Dossier : IMM‑5207‑14

Référence : 2015 CF 692

[TRADUCTION FRANÇAISE CERTIFIÉE, NON RÉVISÉE]

Ottawa (Ontario), le 5 juin 2015

En présence de monsieur le juge Brown

ENTRE :

MUHAMMAD USMAN TARIQ

demandeur

et

LE MINISTRE DE LA CITOYENNETÉ ET DE L’IMMIGRATION

défendeur

JUGEMENT ET MOTIFS MODIFIÉS

[1]               La Cour est saisie d’une demande de contrôle judiciaire présentée par Muhammad Usman Tariq [le demandeur], conformément au paragraphe 72(1) de la Loi sur l’immigration et la protection des réfugiés, LC 2001, c 27 [LIPR], à l’égard de la décision rendue le 13 juin 2014 par la Section de la protection des réfugiés [SPR] de la Commission de l’immigration et du statut de réfugié du Canada par laquelle cette dernière a conclu que la demande déposée par le demandeur est dépourvue d’un minimum de fondement et que le demandeur n’est pas un réfugié au sens de la Convention ni une personne à protéger.

[2]               J’ai lu les observations écrites et entendu les observations orales des avocats des parties.

[3]               La demande de contrôle judiciaire devrait être rejetée pour les motifs qui suivent.

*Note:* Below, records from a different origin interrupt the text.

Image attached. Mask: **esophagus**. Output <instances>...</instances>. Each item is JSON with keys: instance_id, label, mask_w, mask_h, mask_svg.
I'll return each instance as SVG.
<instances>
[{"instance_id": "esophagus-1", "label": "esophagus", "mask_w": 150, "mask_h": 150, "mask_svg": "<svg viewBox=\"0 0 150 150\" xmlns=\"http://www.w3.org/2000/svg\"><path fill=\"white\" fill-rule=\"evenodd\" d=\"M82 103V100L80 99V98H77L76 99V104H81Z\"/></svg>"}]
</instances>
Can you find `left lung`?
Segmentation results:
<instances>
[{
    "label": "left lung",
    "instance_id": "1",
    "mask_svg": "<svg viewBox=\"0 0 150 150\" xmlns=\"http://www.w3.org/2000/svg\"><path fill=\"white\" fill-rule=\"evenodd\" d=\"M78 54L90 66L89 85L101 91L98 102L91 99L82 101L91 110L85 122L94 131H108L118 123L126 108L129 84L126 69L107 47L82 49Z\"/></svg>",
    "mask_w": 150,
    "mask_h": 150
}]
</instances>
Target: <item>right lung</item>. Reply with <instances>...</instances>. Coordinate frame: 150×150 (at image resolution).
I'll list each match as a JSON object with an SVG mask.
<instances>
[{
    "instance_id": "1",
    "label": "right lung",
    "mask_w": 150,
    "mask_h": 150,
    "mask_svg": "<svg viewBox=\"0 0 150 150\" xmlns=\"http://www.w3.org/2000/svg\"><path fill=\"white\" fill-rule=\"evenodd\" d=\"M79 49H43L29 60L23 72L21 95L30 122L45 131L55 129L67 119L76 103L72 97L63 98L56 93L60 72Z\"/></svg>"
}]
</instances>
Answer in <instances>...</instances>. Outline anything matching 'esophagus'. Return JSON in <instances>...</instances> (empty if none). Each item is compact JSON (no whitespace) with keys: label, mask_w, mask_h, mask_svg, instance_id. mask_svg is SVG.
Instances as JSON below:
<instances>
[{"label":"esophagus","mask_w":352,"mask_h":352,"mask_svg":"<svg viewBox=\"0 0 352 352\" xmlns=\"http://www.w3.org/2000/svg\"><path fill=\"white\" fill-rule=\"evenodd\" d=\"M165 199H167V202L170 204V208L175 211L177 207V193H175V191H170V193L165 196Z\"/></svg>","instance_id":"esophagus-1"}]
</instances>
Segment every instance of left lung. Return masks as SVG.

[4]               Le demandeur est né le 18 septembre 1988. Il est un citoyen du Pakistan et soutient être de confession ahmadie lahorie. Il a quitté le Pakistan en décembre 2010 et est arrivé au Canada le 6 décembre 2013 après avoir passé trois ans en Équateur. Il a demandé l’asile au Canada au motif qu’il est persécuté par des groupes extrémistes comme le Jummiat Tulbah Islam (JTI) et le Lashkar e Jhangvi (LeJ) à cause de son profil de leader étudiant de confession ahmadie lahorie. Le 13 juin 2014, la SPR a rejeté la demande d’asile déposée par le demandeur. Ce dernier a déposé une demande d’autorisation et de contrôle judiciaire. L’autorisation lui a été accordée le 25 février 2015.

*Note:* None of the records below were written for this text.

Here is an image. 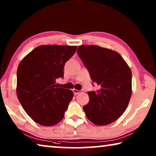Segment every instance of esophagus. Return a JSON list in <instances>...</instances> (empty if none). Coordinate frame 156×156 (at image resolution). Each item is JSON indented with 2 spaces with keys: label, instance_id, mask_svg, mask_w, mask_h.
Returning <instances> with one entry per match:
<instances>
[{
  "label": "esophagus",
  "instance_id": "34e87169",
  "mask_svg": "<svg viewBox=\"0 0 156 156\" xmlns=\"http://www.w3.org/2000/svg\"><path fill=\"white\" fill-rule=\"evenodd\" d=\"M73 94H74V95H78L79 94L82 93V92H83V90H77V89H73Z\"/></svg>",
  "mask_w": 156,
  "mask_h": 156
}]
</instances>
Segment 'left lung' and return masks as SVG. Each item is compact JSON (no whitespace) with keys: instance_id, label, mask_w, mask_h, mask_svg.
Instances as JSON below:
<instances>
[{"instance_id":"8db88e82","label":"left lung","mask_w":156,"mask_h":156,"mask_svg":"<svg viewBox=\"0 0 156 156\" xmlns=\"http://www.w3.org/2000/svg\"><path fill=\"white\" fill-rule=\"evenodd\" d=\"M77 54L99 86L89 91V101L83 107L88 119L106 125L118 119L128 106L132 94L131 71L118 52L98 45H80Z\"/></svg>"}]
</instances>
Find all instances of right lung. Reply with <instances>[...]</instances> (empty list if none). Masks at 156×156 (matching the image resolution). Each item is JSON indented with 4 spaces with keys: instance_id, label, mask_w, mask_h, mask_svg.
<instances>
[{
    "instance_id": "right-lung-1",
    "label": "right lung",
    "mask_w": 156,
    "mask_h": 156,
    "mask_svg": "<svg viewBox=\"0 0 156 156\" xmlns=\"http://www.w3.org/2000/svg\"><path fill=\"white\" fill-rule=\"evenodd\" d=\"M76 46L41 45L23 58L17 69L16 94L27 115L39 125L49 126L62 120L73 93L58 87L66 62Z\"/></svg>"
}]
</instances>
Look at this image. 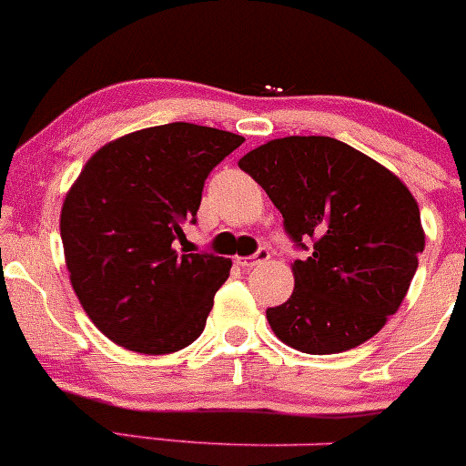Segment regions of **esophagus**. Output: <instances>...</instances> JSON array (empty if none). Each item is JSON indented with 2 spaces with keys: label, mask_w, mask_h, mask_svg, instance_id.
Listing matches in <instances>:
<instances>
[{
  "label": "esophagus",
  "mask_w": 466,
  "mask_h": 466,
  "mask_svg": "<svg viewBox=\"0 0 466 466\" xmlns=\"http://www.w3.org/2000/svg\"><path fill=\"white\" fill-rule=\"evenodd\" d=\"M268 259H270V252H268L266 248H259V250H257L252 257H243V259H238V266L246 268V270H250V268L259 266V263L268 261Z\"/></svg>",
  "instance_id": "obj_1"
}]
</instances>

[5]               La SPR n’a eu aucun doute quant à l’identité du demandeur, à savoir qu’il est un ressortissant du Pakistan. La question déterminante était celle de la crédibilité.

[6]               Au moment d’évaluer la crédibilité du demandeur, la SPR a tenu compte de l’âge, de l’éducation et des antécédents de ce dernier. Plus précisément, la SPR a souligné que le demandeur avait terminé ses études universitaires et obtenu un diplôme en journalisme de l’université du Pendjab et qu’il possède une certaine connaissance de l’anglais et de l’espagnol. Après avoir eu l’occasion d’observer le demandeur pendant plus de trois heures durant l’audience, la SPR a conclu qu’il est instruit et compétent. Toutefois, elle a décidé que la preuve du demandeur ne devait pas être acceptée. Divers documents présentés à l’appui n’ont pas été acceptés pour écarter les conclusions quant à la crédibilité. Les conclusions en question sont décrites plus loin. Compte tenu de ces conclusions, la SPR a jugé que le demandeur n’est pas crédible en ce qui a trait à son identité religieuse en tant qu’ahmadi lahori et qu’il n’est donc pas crédible en ce qui concerne les préjudices qu’il aurait subis en raison de sa pratique de la religion ahmadie lahorie. La SPR a également conclu que le demandeur manquait de crédibilité en général et qu’aucun des événements importants que le demandeur prétend avoir vécus ne s’est véritablement produit. De plus, selon la SPR, le témoignage de vive voix du demandeur n’était, dans l’ensemble, ni digne de foi ni crédible. La SPR estime que le manque de crédibilité du demandeur en tant que témoin ainsi que l’absence de documents convaincants à l’appui de sa demande ont porté le coup fatal à sa demande.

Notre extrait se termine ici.